The MBA's Market Composite Index, a measure of weekly application volume based on surveys of the trade group's members, climbed up by a seasonally adjusted 2.6% for the period ending May 3. The increase came after it slipped 2.3% the previous week, but on a year-over-year basis, the index still came in 13.5% lower. 

Volumes headed higher, even as the Federal Reserve held its bank lending rate at the same level after its meeting last week and gave no clear sign of when a cut might occur. While the news may have disappointed home lenders, markets still saw favorable-enough signs both within Fed Chair Jerome Powell's post-meeting comments and the government jobs report a few days later to push mortgage rates downward, said Mike Fratantoni, MBA senior vice president and chief economist. 

The contract average for the 30-year conforming fixed rate took an 11 basis point drop among MBA lenders, ending the week at 7.18% compared to 7.29% seven days earlier. Points used to buy down the rate remained at 0.65 for 80% loan-to-value ratio applications. 

Both purchases and refinances finished with greater volumes last week. The seasonally adjusted Purchase Index saw a 1.8% uptick. Compared to the same week a year ago, though, volumes took a 17% drop, as borrowers encounter persistent affordability obstacles beyond interest rates. 

But a more-than-5% weekly surge in Federal Housing Administration-backed applications was an encouraging sign for certain segments of the housing market, Fratantoni said. 

"First-time homebuyers account for roughly half of purchase loans, and the government lending programs are an important source of financing for these home buyers," he noted.

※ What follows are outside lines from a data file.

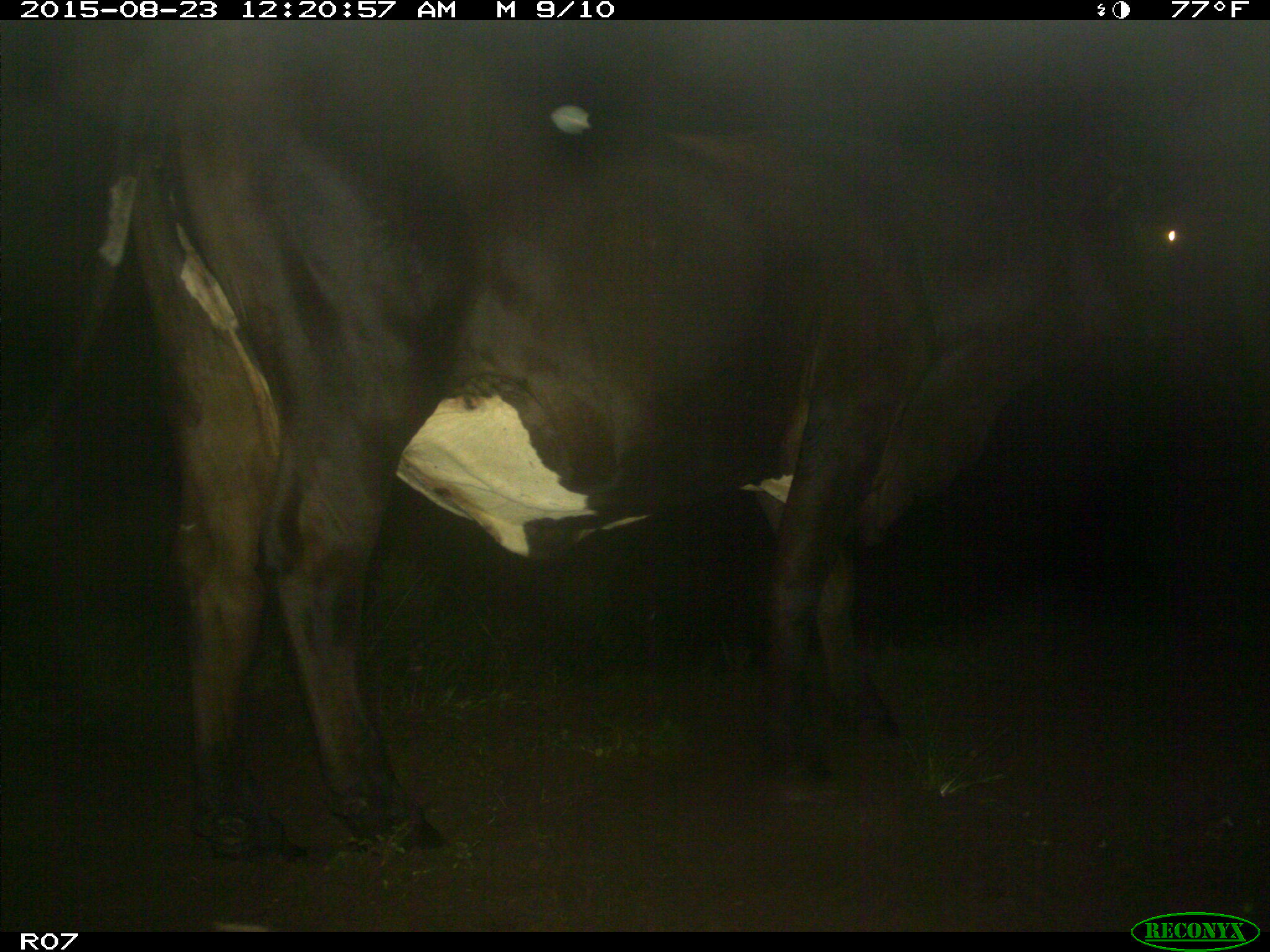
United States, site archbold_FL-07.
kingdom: Animalia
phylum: Chordata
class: Mammalia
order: Artiodactyla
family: Bovidae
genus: Bos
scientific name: Bos taurus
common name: domestic cow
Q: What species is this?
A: Bos taurus (domestic cow).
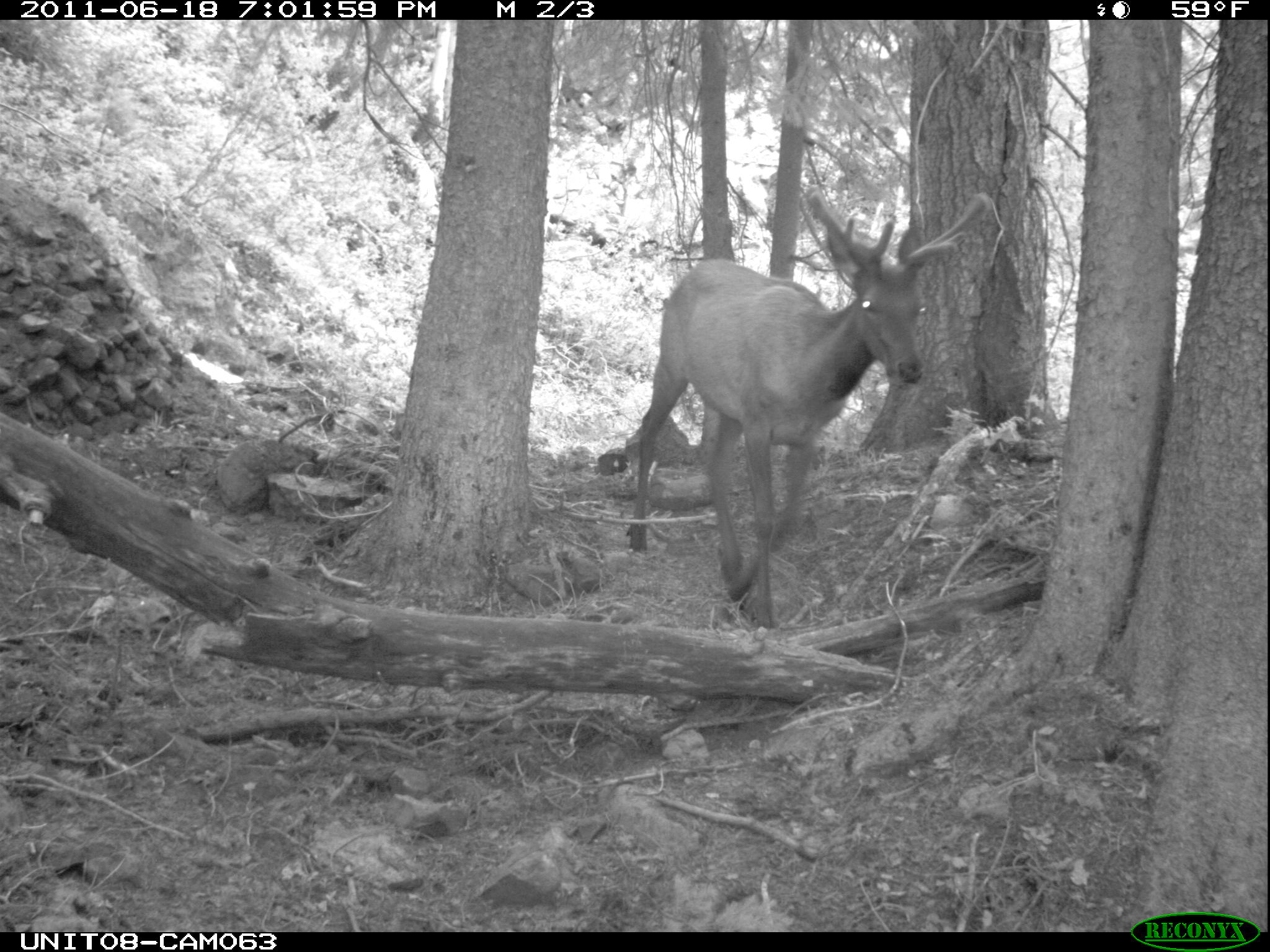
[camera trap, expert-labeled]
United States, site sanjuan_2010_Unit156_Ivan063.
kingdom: Animalia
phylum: Chordata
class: Mammalia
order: Artiodactyla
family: Cervidae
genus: Cervus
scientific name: Cervus elaphus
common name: red deer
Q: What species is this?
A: Cervus elaphus (red deer).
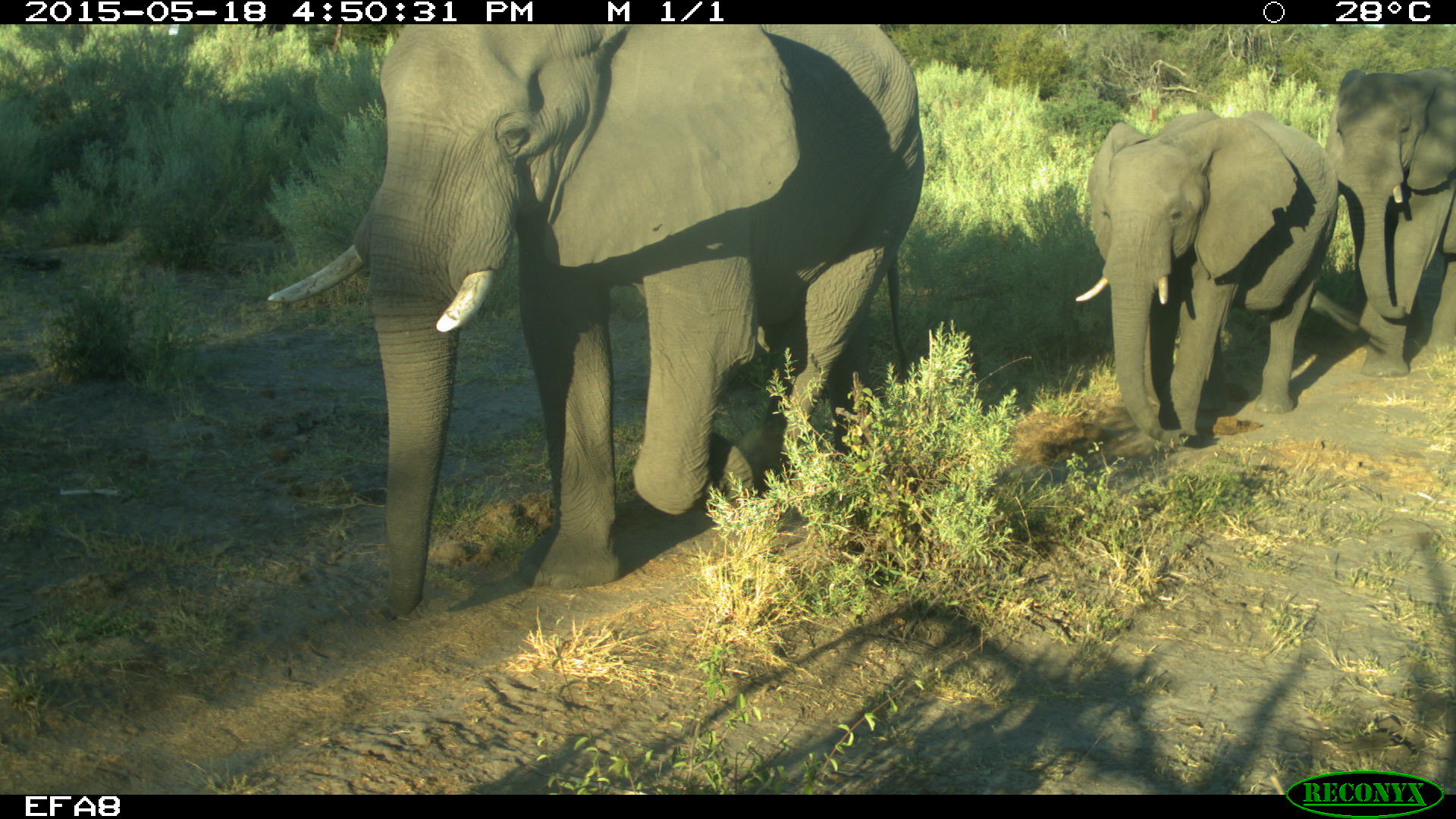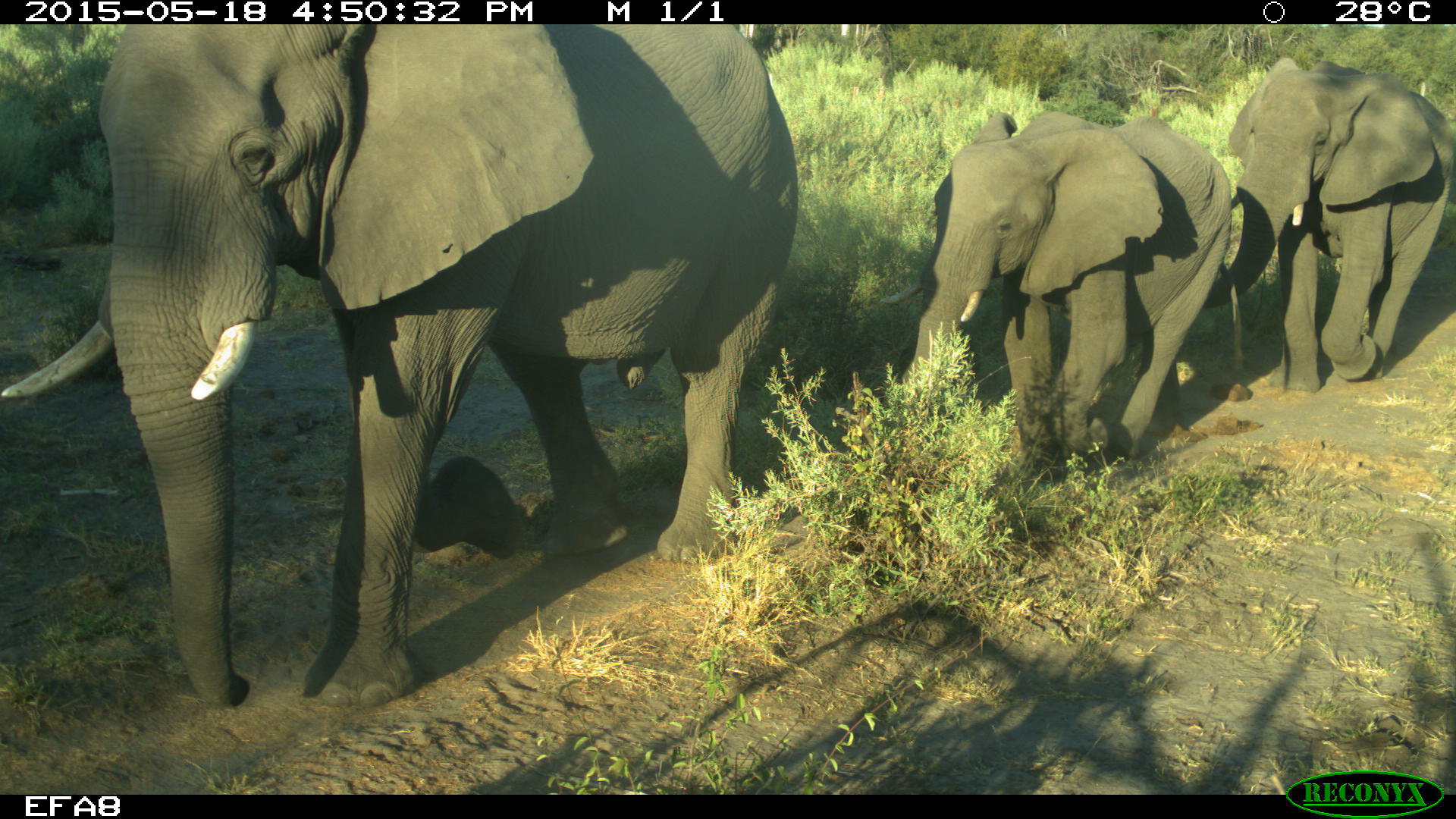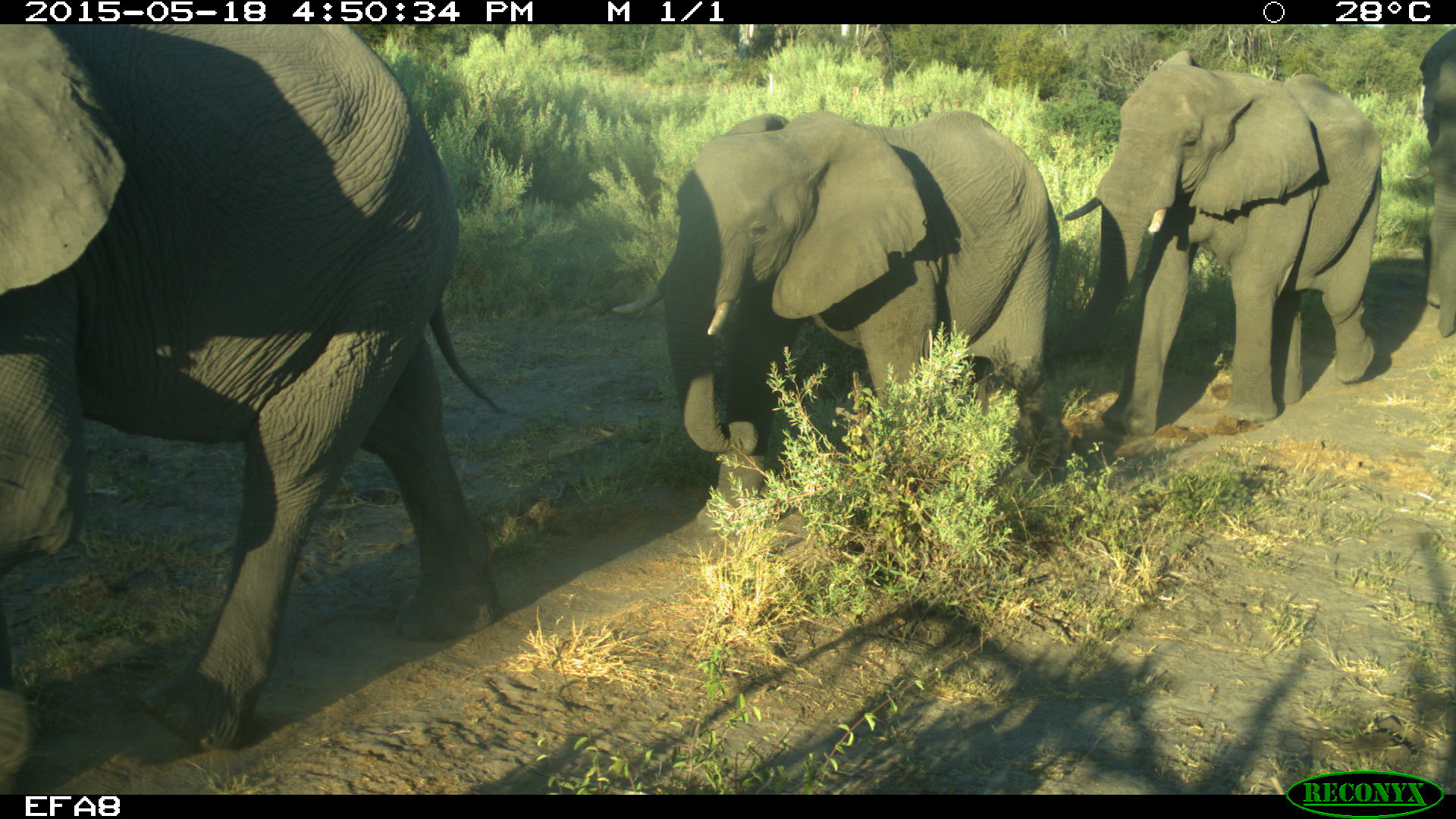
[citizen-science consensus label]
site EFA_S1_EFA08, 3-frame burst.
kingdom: Animalia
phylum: Chordata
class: Mammalia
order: Proboscidea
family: Elephantidae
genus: Loxodonta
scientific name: Loxodonta africana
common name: african bush elephant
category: elephant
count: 4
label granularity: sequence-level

The Refinance Index, meanwhile, climbed up 4.5% from the previous survey, highlighted by a 28.6% jump in Department of Veterans Affairs-sponsored loans. But the latest increase still left refinance volume 5.8% below last year's "already low levels," Fratantoni said.

The quicker pace of growth in refinance applications led them to a larger 30.6% share relative to overall activity. A week earlier, refinances accounted for 30.2%. But adjustable-rate mortgages edged back to a 7.7% portion from the prior survey's 7.8%, which was the high mark for 2023. Contraction occurred even as the ARM Index increased 1.1%

Federally backed lending saw a growing share, though, thanks to mortgages coming through the FHA and VA. FHA-sponsored applications accounted for 12.9% of volume, up from 12.7% a week earlier. VA-guaranteed loans nabbed an 11.7% slice, rising from 11.3%. U.S. Department of Agriculture loans maintained the same 0.4% portion week over week. 

The seasonally adjusted Government Index increased faster than the pace overall, with a 5.2% surge.

Fixed interest rates fell across the board in the MBA survey, with the contract average for 30-year jumbo mortgages tumbling 8 basis points to 7.31% from 7.39% seven days prior. Points were unchanged at 0.46.

The contract 30-year interest rate on FHA-backed applications headed back under the 7% threshold for the first time in three weeks, plunging 17 basis points to 6.92% from 7.09% during the previous survey period. At the same time, points fell to 0.91 from 0.98 for 80% LTV loans.

The average contract rate for 15-year fixed mortgages fell to 6.6% from 6.74% week over week. The typical borrower pulled points back to 0.59 from 0.63.

Meanwhile, the contract 5/1 ARM average ended last week unchanged at 6.6%. Points used to help buy down the rate, which starts fixed for 60 months, took a 10 basis point drop to 0.65 from 0.75 a week earlier.